Best Practices & Disaster Recovery for Storage Spaces and Pools in Azure

With Windows Server 2012, Microsoft introduced a very nice feature called “Storage Spaces” (and related “Storage Pools”): this technology enables you to virtualize storage by grouping industry-standard disks into storage pools, and then create virtual disks called storage spaces from the available capacity in the storage pools. You can then configure these virtual disks to provide striping capabilities across all disks in the pool, combining good performance characteristics. In addition, it enables you to add and remove disk space based on your needs. You can read more details at the link below:

Storage Spaces Overview

http://technet.microsoft.com/en-us/library/hh831739.aspx

In the context of this post, I will only cover aspects related to “Storage Spaces” feature used inside Azure IaaS Virtual Machines (VM), with the addition of some good suggestions for SQL Server specific usage case. First of all, why you should use “Storage Spaces” in Azure VMs? As you probably know, there is a limit on the number of Azure disks you can attach to any VM depending on the VM size, and “Storage Spaces” feature will not help you crossing that border.
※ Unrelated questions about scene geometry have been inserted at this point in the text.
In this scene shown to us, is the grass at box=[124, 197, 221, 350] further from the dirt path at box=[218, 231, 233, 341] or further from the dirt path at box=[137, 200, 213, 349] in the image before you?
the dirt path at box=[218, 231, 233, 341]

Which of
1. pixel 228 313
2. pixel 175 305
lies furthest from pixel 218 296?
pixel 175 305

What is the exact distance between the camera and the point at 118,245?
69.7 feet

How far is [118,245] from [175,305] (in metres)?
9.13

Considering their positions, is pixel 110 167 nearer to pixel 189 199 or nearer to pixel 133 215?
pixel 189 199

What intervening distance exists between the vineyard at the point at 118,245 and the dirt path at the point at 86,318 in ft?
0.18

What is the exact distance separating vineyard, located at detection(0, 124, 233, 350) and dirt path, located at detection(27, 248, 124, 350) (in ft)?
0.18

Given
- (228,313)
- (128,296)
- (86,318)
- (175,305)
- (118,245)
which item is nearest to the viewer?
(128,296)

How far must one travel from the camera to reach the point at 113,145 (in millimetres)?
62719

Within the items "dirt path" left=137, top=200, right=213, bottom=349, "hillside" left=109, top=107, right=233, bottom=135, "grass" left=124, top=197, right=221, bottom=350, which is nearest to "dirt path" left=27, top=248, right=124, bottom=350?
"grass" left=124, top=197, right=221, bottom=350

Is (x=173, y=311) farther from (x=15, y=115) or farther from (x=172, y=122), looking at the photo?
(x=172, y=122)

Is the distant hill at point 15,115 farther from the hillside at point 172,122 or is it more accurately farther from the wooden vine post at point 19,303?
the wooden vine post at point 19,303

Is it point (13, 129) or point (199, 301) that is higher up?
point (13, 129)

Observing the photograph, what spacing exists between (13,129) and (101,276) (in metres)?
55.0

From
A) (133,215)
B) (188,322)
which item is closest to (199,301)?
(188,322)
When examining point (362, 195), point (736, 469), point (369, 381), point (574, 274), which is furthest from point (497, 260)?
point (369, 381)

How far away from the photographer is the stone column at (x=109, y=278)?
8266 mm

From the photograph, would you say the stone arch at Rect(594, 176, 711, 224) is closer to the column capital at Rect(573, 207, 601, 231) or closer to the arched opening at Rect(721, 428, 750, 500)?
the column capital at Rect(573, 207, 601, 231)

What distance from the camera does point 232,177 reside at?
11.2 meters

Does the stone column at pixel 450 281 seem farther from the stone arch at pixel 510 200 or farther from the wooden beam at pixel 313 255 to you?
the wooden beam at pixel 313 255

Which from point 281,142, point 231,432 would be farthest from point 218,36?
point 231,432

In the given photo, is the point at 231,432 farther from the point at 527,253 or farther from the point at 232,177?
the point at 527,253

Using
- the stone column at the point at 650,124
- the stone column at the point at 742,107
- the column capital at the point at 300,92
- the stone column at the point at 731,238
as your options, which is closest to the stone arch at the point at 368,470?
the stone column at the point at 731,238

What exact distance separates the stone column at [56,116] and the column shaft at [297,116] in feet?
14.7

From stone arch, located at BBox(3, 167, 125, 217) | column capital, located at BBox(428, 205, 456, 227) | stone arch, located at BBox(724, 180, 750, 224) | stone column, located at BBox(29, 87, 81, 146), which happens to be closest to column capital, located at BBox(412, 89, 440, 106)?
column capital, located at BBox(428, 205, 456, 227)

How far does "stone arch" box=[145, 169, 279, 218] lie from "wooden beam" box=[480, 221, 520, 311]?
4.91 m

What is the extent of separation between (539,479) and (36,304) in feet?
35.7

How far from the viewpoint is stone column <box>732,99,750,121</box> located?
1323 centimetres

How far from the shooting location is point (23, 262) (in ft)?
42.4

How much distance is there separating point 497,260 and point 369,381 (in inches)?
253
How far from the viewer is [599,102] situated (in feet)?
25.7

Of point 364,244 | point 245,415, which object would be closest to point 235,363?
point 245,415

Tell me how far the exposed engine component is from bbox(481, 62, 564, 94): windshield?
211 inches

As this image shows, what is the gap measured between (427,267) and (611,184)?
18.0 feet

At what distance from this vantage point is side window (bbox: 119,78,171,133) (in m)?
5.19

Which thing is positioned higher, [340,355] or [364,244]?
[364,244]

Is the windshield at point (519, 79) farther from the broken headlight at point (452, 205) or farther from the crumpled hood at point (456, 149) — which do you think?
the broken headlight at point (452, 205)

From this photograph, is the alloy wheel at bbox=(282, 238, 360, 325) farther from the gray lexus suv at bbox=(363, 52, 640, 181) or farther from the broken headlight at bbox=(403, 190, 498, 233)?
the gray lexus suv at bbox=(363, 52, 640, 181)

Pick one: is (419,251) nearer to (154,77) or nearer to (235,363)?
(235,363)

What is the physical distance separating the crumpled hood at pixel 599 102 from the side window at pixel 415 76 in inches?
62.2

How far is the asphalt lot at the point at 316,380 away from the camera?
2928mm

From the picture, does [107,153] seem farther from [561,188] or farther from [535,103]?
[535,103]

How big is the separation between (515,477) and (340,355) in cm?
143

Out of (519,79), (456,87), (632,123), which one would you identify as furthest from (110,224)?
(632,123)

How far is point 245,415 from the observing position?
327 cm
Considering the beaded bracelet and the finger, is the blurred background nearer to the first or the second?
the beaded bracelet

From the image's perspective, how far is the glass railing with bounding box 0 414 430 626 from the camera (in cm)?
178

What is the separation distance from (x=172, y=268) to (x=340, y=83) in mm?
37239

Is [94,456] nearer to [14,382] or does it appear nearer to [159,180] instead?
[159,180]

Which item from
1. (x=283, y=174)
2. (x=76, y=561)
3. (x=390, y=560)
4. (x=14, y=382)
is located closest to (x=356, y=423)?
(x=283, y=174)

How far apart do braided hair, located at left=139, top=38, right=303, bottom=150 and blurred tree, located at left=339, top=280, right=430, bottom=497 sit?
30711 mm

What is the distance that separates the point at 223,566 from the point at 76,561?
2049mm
Then, why using it? The answer is simple: scaling up on the number of IOPS on a single volume. Look at the first two tables in the link below:  

Virtual Machine and Cloud ServiceSizes for Azure

http://msdn.microsoft.com/en-us/library/azure/dn197896.aspx

As you can see, at the very maximum you can have 16 1TB disks for A4, A7, A8 and A9 VM sizes; additionally, each single disk would be able to provide target performance level of 500 IOPS. You can easily imagine that if you want more IOPS in your VM, you have to use more disks, but what you can do if you need more IOPS on a single volume as in the case of SQL Server transaction log? This is where “Storage Spaces” come into the game: you can group together more Azure data disks (pool) and present a unique volume (space) on top of that pool! Before proceeding with this approach, be careful on the following points:

  • If you are using your Windows Server 2012 R2 image, then not provided by the Azure Gallery, be aware of a bug preventing you from configuring “Storage Pools”: it has been fixed in late January, there is no public Knowledge Base article available, but if you applied regular OS updates via Windows Update, you will have the hotfix included. NOTE: This problem did not affect Windows Server 2012.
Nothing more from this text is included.